Austerity is pretty much the only game in town at the moment politically. In Greece and Italy it has been judged to be necessary to install technocrats from the European Central Bank in government in order to bring spending down. There is no danger of that in Britain, but that is not to say that we will not be feeling the pinch of austerity measures.
Rightly or wrongly, reducing the budget deficit has been set as a major priority. Polls indicate that there is a general consensus that this is necessary, and the problem of overspending is one that it is easy to visualise. In life if you are spending more than you are bringing home in earnings, then you are acting irresponsibly and getting yourself into trouble.
The length of time it will take to reduce the budget deficit to the levels deemed acceptable is likely to be longer than was first thought. It could be as long as a decade. Having that as the economic mood for the next ten years will certainly not be easy, and that is why it makes sense to start preparing for it sooner rather than later.
If you are currently in work then it makes sense right now to save absolutely every penny you can manage. This is not the message of ‘consumer confidence’ that the economy needs, but there are a lot of compelling reasons why it could be in your own self-interest.
There have had to be widespread pay cuts, pay freezes and lay-offs in the public sector. Obviously this affects those households where a public sector employee is a bread winner, those certainly need to be putting away all that they can because it certainly isn’t going to get any easier. It also however has implications for those working in the private sector.

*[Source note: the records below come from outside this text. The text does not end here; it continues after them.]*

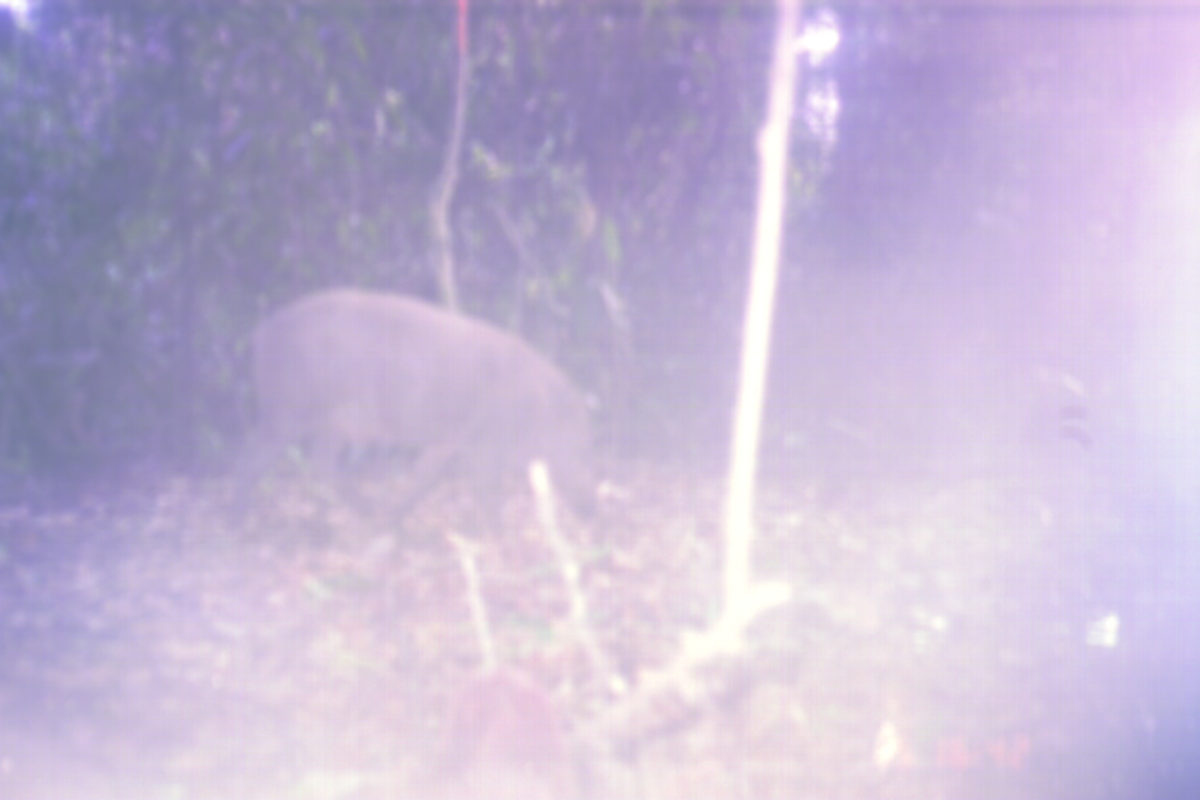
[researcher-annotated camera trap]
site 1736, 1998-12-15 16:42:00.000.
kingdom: Animalia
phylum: Chordata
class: Mammalia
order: Artiodactyla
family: Suidae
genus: Sus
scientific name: Sus scrofa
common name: wild boar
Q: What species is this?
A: Sus scrofa (wild boar).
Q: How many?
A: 1.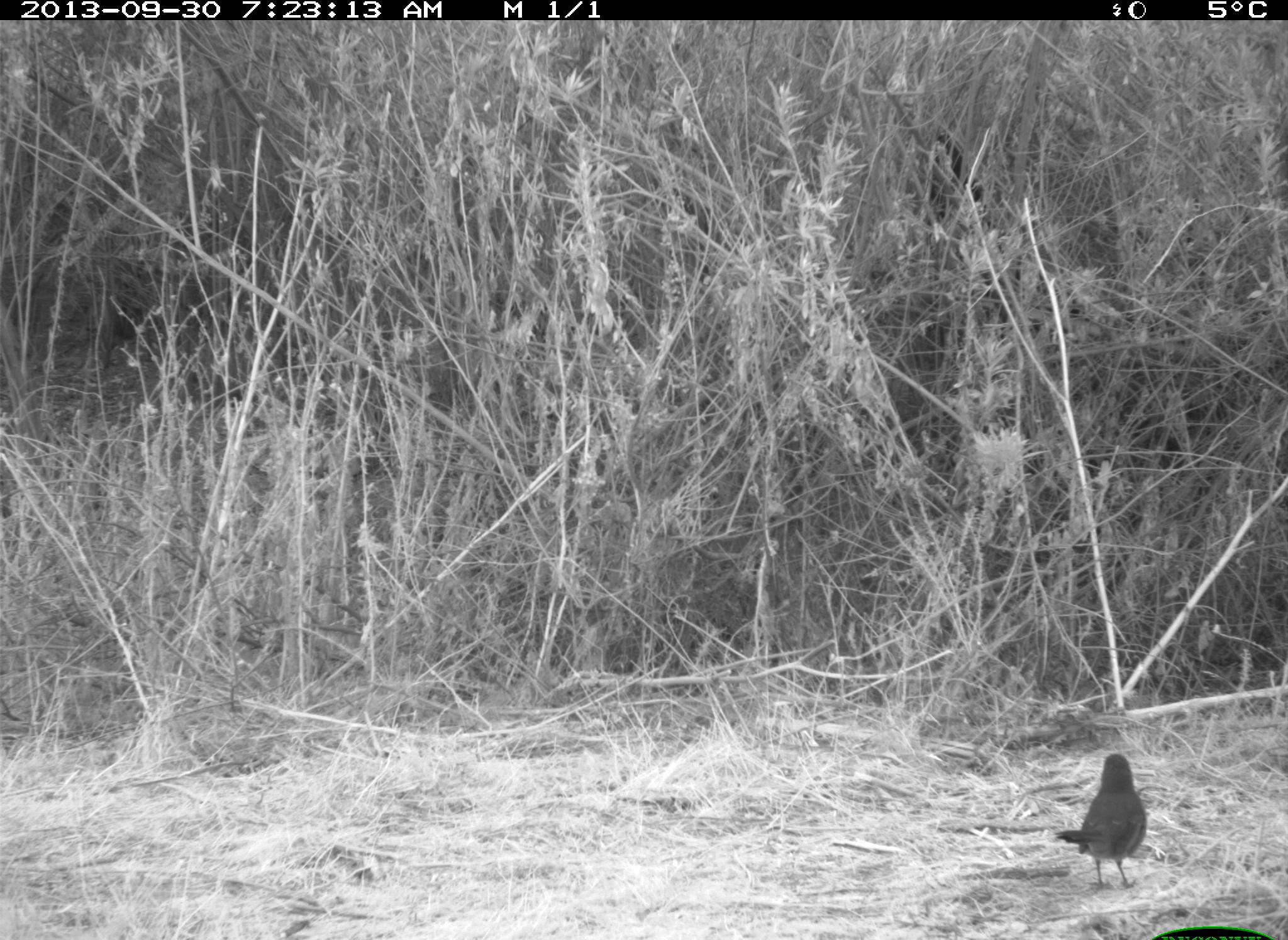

Declining levels of real-terms remunerations combined with redundancies means that there will be lots of former public sector employees entering the jobs market. This is yet another way in which downward pressure will be being put on wages. Very few households are likely to see their levels of disposable income rise over the next few years.
Money being tighter is one reason why it makes sense to save now, but there are also others. Reducing public spending means that everybody is going to have to be much more self-reliant than they have grown used to being in the era of untrammelled spending. What this will mean is yet to be seen, but it is a sure bet that having some funds put aside is going to help. Returns on savings accounts are not the highest that they have ever been, but the value of having cash in reserve (in and of itself) is set to increase.
For the time being at least it seems as though ‘getting worse’ is the new normal. Everyone hopes that there will be a brighter future at some point, but in the meantime preparing for tough times ahead seems likely to be prudent.